--- Supplied records ---
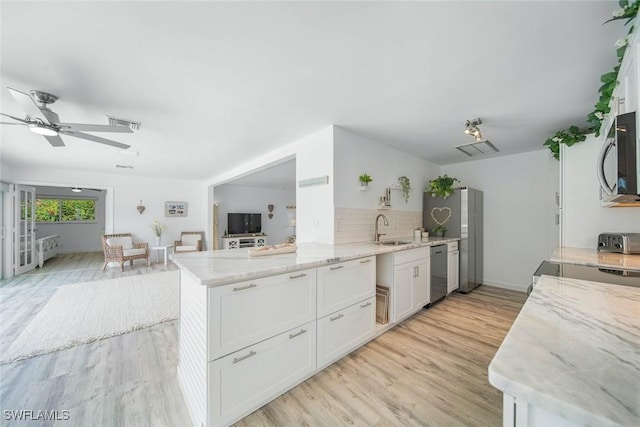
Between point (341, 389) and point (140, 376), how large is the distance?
5.26 ft

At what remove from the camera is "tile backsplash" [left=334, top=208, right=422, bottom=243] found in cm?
297

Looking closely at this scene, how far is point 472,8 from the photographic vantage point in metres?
1.27

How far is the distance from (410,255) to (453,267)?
1432 mm

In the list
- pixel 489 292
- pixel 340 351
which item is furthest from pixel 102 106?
pixel 489 292

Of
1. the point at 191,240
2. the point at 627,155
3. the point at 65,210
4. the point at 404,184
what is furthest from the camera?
the point at 65,210

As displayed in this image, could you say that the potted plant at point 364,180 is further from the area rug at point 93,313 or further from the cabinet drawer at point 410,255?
the area rug at point 93,313

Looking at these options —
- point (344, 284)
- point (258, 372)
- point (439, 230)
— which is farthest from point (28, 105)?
point (439, 230)

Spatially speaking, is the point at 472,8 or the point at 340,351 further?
the point at 340,351

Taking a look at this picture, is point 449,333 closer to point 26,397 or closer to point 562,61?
point 562,61

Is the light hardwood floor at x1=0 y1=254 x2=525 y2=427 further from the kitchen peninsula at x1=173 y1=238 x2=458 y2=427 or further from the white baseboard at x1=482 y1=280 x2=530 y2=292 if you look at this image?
the white baseboard at x1=482 y1=280 x2=530 y2=292

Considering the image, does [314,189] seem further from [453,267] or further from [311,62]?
[453,267]

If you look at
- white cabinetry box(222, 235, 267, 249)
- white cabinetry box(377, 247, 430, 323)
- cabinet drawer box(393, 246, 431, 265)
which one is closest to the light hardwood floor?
white cabinetry box(377, 247, 430, 323)

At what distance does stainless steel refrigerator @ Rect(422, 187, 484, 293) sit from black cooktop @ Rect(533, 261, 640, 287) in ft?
7.59

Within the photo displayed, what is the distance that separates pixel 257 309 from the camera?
5.03 ft
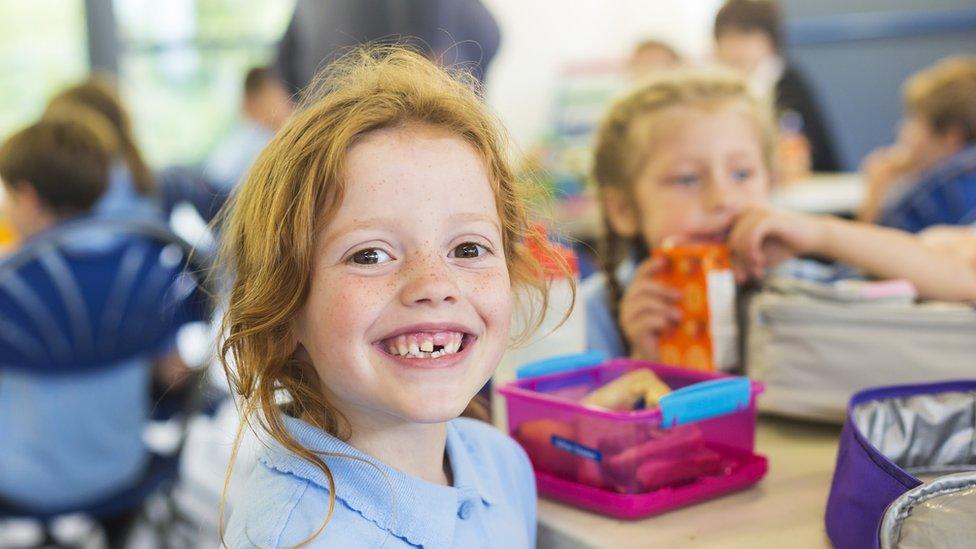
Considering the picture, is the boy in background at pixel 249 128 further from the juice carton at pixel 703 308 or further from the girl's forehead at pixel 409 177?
the girl's forehead at pixel 409 177

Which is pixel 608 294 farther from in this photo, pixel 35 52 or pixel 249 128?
pixel 35 52

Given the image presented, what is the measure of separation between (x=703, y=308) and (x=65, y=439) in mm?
1318

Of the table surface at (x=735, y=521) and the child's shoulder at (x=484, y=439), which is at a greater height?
the child's shoulder at (x=484, y=439)

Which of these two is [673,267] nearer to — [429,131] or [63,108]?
[429,131]

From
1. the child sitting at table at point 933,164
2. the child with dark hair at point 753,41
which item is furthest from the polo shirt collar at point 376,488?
the child with dark hair at point 753,41

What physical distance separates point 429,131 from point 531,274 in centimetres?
19

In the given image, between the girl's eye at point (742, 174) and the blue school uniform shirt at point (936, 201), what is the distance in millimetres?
722

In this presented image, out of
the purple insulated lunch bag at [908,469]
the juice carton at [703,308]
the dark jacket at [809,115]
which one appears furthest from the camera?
the dark jacket at [809,115]

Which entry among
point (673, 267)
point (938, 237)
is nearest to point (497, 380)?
point (673, 267)

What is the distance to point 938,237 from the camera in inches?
56.4

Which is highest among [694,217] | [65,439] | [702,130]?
[702,130]

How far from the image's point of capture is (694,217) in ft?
4.55

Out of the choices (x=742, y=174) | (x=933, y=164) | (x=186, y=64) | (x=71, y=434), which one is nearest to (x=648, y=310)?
(x=742, y=174)

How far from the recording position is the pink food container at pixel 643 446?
0.94 metres
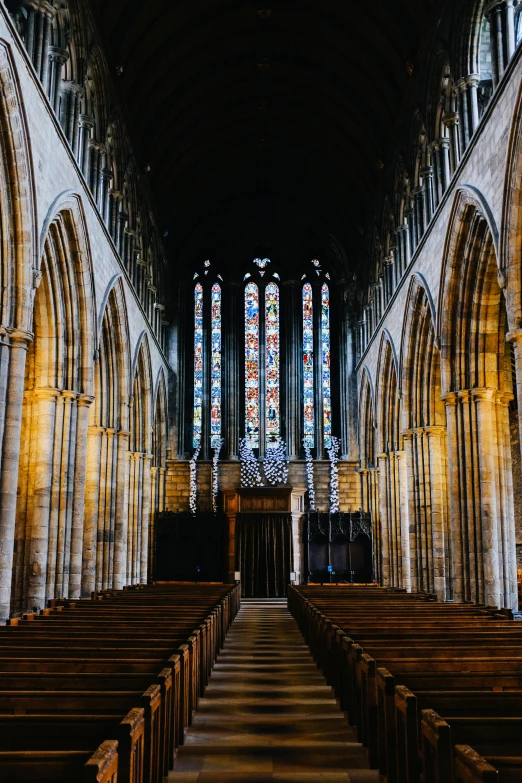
---
■ **Problem statement**: Report each line of the data above that contains the string "displayed", copying every such line in full. Uppercase and lowercase letters count as different.

■ **Full response**:
As displayed in this image, could you say that the potted plant at point 364,180 is further from the area rug at point 93,313 or further from the cabinet drawer at point 410,255?
Within the photo displayed, what is the distance that separates pixel 257 309 from the camera?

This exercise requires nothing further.